--- START ---
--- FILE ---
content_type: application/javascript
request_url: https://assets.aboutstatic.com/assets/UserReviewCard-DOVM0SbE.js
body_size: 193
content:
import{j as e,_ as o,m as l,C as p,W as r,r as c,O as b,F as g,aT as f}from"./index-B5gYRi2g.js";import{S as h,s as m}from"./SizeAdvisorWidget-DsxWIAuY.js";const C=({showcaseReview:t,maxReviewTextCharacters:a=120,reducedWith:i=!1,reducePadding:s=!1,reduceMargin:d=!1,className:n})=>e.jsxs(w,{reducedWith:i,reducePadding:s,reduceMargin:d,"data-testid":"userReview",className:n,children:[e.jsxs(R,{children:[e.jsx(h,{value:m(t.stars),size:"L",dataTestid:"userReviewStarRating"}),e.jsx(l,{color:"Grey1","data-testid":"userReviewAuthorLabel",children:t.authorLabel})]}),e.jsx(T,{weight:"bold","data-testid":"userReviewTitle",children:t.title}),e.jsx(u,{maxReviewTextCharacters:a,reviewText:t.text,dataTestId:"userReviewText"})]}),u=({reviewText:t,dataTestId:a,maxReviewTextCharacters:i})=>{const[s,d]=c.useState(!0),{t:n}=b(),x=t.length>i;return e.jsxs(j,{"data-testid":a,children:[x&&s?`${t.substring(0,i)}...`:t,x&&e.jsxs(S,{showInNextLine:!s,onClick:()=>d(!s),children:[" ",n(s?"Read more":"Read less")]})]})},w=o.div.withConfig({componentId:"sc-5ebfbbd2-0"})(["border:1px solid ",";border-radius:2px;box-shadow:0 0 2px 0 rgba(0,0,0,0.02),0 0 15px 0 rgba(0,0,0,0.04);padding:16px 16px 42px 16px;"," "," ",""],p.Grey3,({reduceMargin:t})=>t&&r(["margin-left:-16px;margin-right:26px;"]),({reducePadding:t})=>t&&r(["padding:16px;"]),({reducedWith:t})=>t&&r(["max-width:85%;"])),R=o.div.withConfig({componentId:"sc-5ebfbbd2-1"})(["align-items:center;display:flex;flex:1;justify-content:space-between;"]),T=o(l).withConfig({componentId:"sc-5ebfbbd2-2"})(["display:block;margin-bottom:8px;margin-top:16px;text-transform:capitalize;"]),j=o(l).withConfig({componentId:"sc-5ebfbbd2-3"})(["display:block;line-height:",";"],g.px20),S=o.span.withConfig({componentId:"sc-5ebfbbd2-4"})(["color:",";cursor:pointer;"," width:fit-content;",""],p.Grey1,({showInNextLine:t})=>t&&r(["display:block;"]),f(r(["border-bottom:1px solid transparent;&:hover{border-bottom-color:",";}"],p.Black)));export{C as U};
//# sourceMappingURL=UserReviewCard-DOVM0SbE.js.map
--- END ---
Assignment – A complete, exact transcription of the data above is the required answer.

Answer to the problem –
--- FILE ---
content_type: application/javascript
request_url: https://assets.aboutstatic.com/assets/UserReviewCard-DOVM0SbE.js
body_size: 193
content:
import{j as e,_ as o,m as l,C as p,W as r,r as c,O as b,F as g,aT as f}from"./index-B5gYRi2g.js";import{S as h,s as m}from"./SizeAdvisorWidget-DsxWIAuY.js";const C=({showcaseReview:t,maxReviewTextCharacters:a=120,reducedWith:i=!1,reducePadding:s=!1,reduceMargin:d=!1,className:n})=>e.jsxs(w,{reducedWith:i,reducePadding:s,reduceMargin:d,"data-testid":"userReview",className:n,children:[e.jsxs(R,{children:[e.jsx(h,{value:m(t.stars),size:"L",dataTestid:"userReviewStarRating"}),e.jsx(l,{color:"Grey1","data-testid":"userReviewAuthorLabel",children:t.authorLabel})]}),e.jsx(T,{weight:"bold","data-testid":"userReviewTitle",children:t.title}),e.jsx(u,{maxReviewTextCharacters:a,reviewText:t.text,dataTestId:"userReviewText"})]}),u=({reviewText:t,dataTestId:a,maxReviewTextCharacters:i})=>{const[s,d]=c.useState(!0),{t:n}=b(),x=t.length>i;return e.jsxs(j,{"data-testid":a,children:[x&&s?`${t.substring(0,i)}...`:t,x&&e.jsxs(S,{showInNextLine:!s,onClick:()=>d(!s),children:[" ",n(s?"Read more":"Read less")]})]})},w=o.div.withConfig({componentId:"sc-5ebfbbd2-0"})(["border:1px solid ",";border-radius:2px;box-shadow:0 0 2px 0 rgba(0,0,0,0.02),0 0 15px 0 rgba(0,0,0,0.04);padding:16px 16px 42px 16px;"," "," ",""],p.Grey3,({reduceMargin:t})=>t&&r(["margin-left:-16px;margin-right:26px;"]),({reducePadding:t})=>t&&r(["padding:16px;"]),({reducedWith:t})=>t&&r(["max-width:85%;"])),R=o.div.withConfig({componentId:"sc-5ebfbbd2-1"})(["align-items:center;display:flex;flex:1;justify-content:space-between;"]),T=o(l).withConfig({componentId:"sc-5ebfbbd2-2"})(["display:block;margin-bottom:8px;margin-top:16px;text-transform:capitalize;"]),j=o(l).withConfig({componentId:"sc-5ebfbbd2-3"})(["display:block;line-height:",";"],g.px20),S=o.span.withConfig({componentId:"sc-5ebfbbd2-4"})(["color:",";cursor:pointer;"," width:fit-content;",""],p.Grey1,({showInNextLine:t})=>t&&r(["display:block;"]),f(r(["border-bottom:1px solid transparent;&:hover{border-bottom-color:",";}"],p.Black)));export{C as U};
//# sourceMappingURL=UserReviewCard-DOVM0SbE.js.map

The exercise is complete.